▶ [CONSIGNE] Disposez en tableau Markdown toutes les lignes, de celle qui contient « From the given list » jusqu'à celle qui contient « What is the distance of », ces deux lignes comprises et sans les lignes vides. Utilisez deux colonnes : « Numéro », pour le numéro de rangée, et « Contenu », pour la ligne.

▶ [DONNÉES D'ENTRÉE]
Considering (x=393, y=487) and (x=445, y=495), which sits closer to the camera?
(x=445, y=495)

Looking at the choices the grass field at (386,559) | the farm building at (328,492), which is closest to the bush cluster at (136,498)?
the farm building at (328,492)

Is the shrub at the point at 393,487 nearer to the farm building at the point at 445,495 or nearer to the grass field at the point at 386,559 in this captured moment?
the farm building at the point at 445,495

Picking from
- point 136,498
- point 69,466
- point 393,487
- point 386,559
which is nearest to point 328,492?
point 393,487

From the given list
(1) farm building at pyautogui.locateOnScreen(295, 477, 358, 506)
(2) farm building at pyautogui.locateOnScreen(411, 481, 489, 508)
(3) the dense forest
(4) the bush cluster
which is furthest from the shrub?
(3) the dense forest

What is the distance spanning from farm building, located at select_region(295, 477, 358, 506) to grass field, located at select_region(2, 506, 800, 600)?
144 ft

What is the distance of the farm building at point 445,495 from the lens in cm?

---

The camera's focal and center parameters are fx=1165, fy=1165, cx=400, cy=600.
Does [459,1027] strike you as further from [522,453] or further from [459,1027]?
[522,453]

▶ [RÉPONSE]
| Numéro | Contenu |
|---|---|
| 1 | From the given list |
| 2 | (1) farm building at pyautogui.locateOnScreen(295, 477, 358, 506) |
| 3 | (2) farm building at pyautogui.locateOnScreen(411, 481, 489, 508) |
| 4 | (3) the dense forest |
| 5 | (4) the bush cluster |
| 6 | which is furthest from the shrub? |
| 7 | (3) the dense forest |
| 8 | What is the distance spanning from farm building, located at select_region(295, 477, 358, 506) to grass field, located at select_region(2, 506, 800, 600)? |
| 9 | 144 ft |
| 10 | What is the distance of the farm building at point 445,495 from the lens in cm? |